At a county Planning Commission hearing today Jim Eggemeyer, interim director of the County Planning Department, advocated that his office “collaberate” with an unnamed third party–identified elsewhere in the hearing as Scott Holmes, a member of the leadership team of Big Wave–in order to respond to the many public comments received concerning the Big Wave development proposal.
Big Wave [see video, “What is Big Wave?] is a 300,000 square foot office complex/sanitarium sited on a pair of parcels behind the Half Moon Bay Airport. Due to its controversial nature the project received almost two hundred and fifty comments from the public, far more than normal. Many of the comments were detailed and highly researched.
At the hearing Eggemeyer said that the contractor selected by the county to perform the required environmental impact assessment (called an “EIR”) was now refusing to complete the work since the number of comments–all of which must be responded to–greatly exceeded expectations.
Big Wave has declined to pay additional money to have the work done.
Eggemeyer outlined three options to the Planning Commission
First, the county could sue the consultant, Christopher Josephs and Associates, to force it to complete the work without additional payment.
Eggemeyer said that since the consultant knew that Big Wave was a controversial project they therefore should have expected–and budgeted for–a large number of responses.
The second option would be to simply say that there was no final EIR.
The third option would have Eggemeyer’s office collaborate with a third party to find the answers to the public’s questions. Although Eggemeyer did not specifically name Big Wave itself as that “third party,” during the public comment period of the hearing the “third party” was identified as Scott Holmes. Eggemeyer did not dispute that assertion.
Holmes sits on the Board of Directors of the Big Wave Project and, serving as its Project Engineer, was deeply involved in the development of the Big Wave proposal.

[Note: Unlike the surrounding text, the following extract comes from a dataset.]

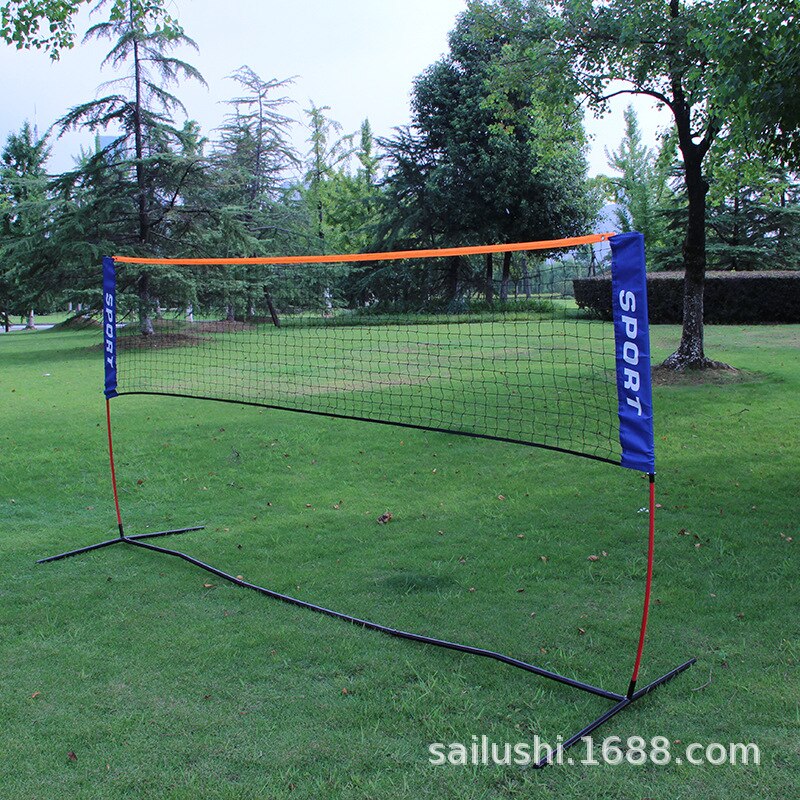 Red de voleibol de bádminton plegable con soporte para exteriores, Red de entrenamiento de partido estándar portátil con Marco, 3,1 m x 1,5 m, 4,2 m x 1,5 m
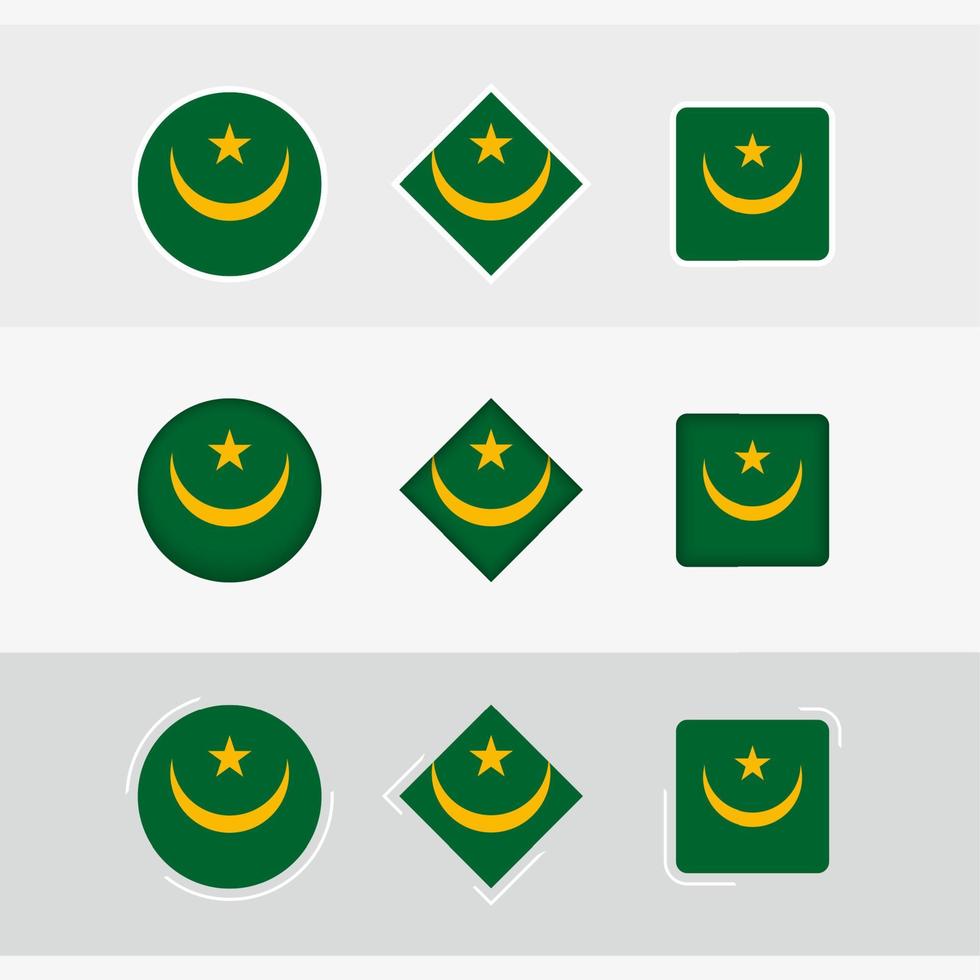 Mauritania flag icons set, vector flag of Mauritania.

David Byers, an attorney for McCracken, Byers, and Richardson, the law firm representing Big Wave, defended this unusual arrangement where a project applicant helps prepare its own environmental review. In an e-mail made available to Montara Fog he writes that under California law “…the EIR can be prepared completely by a project applicant and this is done so in other agencies. In any event the EIR has been prepared by an outside consultant as the applicant has spent $365,000 so far on its preparation.”
The county will make the decision on which option to pursue. The Planning Commission will evaluate the resulting EIR, if any.